Figure 1 - Example 1

This example makes a number of simplifying assumptions, but I believe it usefully demonstrates how ignoring the estimation of free time will lead to making bad decisions. Whether or not the overtime is compensated, it is a resource that represents the most valuable commodity in a software development organization-the intellectual capital of the development teams. When it is spent, it should return the maximum. In the example, both projects used the same number of units and one had a thirty three percent greater return. You can adjust the numbers to show any number of cases where ignoring the effort will result in the wrong decision.

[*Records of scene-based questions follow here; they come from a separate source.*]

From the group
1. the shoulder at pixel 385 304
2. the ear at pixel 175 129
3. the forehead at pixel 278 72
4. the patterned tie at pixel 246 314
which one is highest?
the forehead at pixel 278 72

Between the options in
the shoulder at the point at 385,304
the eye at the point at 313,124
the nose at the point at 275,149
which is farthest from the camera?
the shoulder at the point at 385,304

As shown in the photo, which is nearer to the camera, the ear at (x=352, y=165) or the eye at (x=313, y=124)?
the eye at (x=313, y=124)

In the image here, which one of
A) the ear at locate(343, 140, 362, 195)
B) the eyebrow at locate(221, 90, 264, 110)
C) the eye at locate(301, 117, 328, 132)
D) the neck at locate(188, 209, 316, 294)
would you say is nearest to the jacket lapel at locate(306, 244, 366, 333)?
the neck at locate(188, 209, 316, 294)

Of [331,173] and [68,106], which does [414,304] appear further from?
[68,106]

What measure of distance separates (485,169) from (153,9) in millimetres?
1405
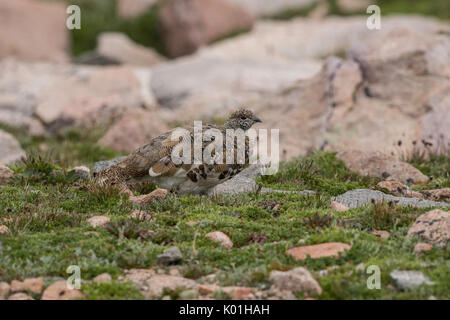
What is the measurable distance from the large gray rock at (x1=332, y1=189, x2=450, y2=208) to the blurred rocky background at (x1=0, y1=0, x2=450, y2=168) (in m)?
3.16

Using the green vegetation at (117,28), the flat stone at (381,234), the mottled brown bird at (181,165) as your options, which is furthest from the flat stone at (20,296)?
the green vegetation at (117,28)

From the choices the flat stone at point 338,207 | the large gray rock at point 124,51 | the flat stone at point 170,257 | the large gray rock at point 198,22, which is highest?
the large gray rock at point 198,22

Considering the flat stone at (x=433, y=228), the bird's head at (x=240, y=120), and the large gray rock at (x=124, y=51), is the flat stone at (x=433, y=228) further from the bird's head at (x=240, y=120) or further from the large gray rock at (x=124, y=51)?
the large gray rock at (x=124, y=51)

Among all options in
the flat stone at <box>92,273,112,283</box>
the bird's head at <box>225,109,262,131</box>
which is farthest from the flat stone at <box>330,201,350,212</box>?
the flat stone at <box>92,273,112,283</box>

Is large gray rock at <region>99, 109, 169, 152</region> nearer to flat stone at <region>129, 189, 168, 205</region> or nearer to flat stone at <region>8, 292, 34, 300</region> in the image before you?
flat stone at <region>129, 189, 168, 205</region>

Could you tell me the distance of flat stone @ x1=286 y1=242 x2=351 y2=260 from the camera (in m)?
7.73

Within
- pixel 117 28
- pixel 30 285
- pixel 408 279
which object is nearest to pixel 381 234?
pixel 408 279

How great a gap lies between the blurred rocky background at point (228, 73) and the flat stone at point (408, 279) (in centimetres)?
674

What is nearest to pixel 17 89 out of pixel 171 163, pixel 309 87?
pixel 309 87

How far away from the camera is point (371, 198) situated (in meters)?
9.63

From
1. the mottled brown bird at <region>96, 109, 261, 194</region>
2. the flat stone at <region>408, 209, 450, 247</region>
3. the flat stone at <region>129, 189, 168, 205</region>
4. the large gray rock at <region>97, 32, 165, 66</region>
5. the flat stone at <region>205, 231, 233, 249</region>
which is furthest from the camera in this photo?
the large gray rock at <region>97, 32, 165, 66</region>

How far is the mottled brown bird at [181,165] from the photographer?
395 inches

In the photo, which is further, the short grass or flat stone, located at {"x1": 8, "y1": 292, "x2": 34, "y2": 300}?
the short grass

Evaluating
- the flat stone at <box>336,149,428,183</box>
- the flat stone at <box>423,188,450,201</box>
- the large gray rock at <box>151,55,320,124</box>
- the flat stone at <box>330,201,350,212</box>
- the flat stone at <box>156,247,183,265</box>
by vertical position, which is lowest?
the flat stone at <box>156,247,183,265</box>
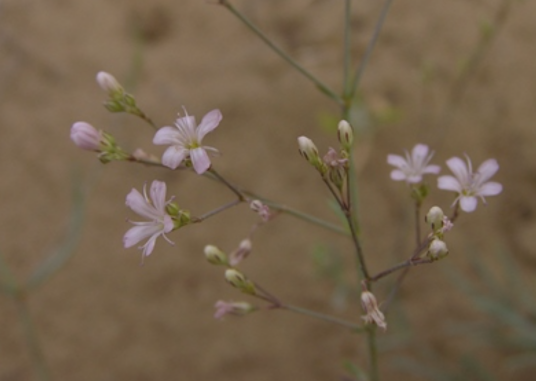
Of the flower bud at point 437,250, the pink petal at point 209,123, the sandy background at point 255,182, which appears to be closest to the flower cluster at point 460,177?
the flower bud at point 437,250

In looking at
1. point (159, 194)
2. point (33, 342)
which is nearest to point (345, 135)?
point (159, 194)

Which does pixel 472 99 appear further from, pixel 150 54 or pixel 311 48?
pixel 150 54

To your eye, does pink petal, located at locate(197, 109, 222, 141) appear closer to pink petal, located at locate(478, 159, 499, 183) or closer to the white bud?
the white bud

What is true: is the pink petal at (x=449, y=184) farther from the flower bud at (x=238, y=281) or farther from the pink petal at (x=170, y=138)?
the pink petal at (x=170, y=138)

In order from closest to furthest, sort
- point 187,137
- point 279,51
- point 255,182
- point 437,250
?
point 437,250 → point 187,137 → point 279,51 → point 255,182

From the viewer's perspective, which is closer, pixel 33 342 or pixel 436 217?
pixel 436 217

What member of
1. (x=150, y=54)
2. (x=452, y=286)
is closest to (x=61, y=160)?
(x=150, y=54)

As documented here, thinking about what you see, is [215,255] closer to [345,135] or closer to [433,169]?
[345,135]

Lower Return Project Selected - Example 2
Take two projects where the paid effort is the same, and both assume a fifty percent free time budget, but the first project ignores the free time "because it is free." It automatically gains a large advantage in the decision to select one of the two competing projects (see the "Estimated ROI" bar in Figure 2). In the case where both projects return the same value, there isn't a problem. However when the accurately estimated Project Two has a higher value, the correct decision is hidden by the inaccurate effort estimate of Project One. As shown in Figure 2, the actual return is the opposite of the estimated return.


Figure 2 - Example 2

Why Isn't The Hidden Cost Counted?
Software projects are typically dominated by the cost of effort. Systems and hardware projects are more equally weighted to equipment, material, and manufacturing costs, so the ROI calculations do not show the same story. I suspect many of the mental models used to make project tradeoff decisions have not made the transition from physical costs to intellectual (person hours) cost.

Summary
The idea that free overtime is free is wrong. A company that chooses to ignore an employee's personal time and is willing to burn out its development teams may be following an acceptable business strategy if the bottom line accurately reflects turnover, recruiting, and training of replacement people. However, when free time is not included in project estimating, the wrong projects will be chosen and the company's return will be impacted.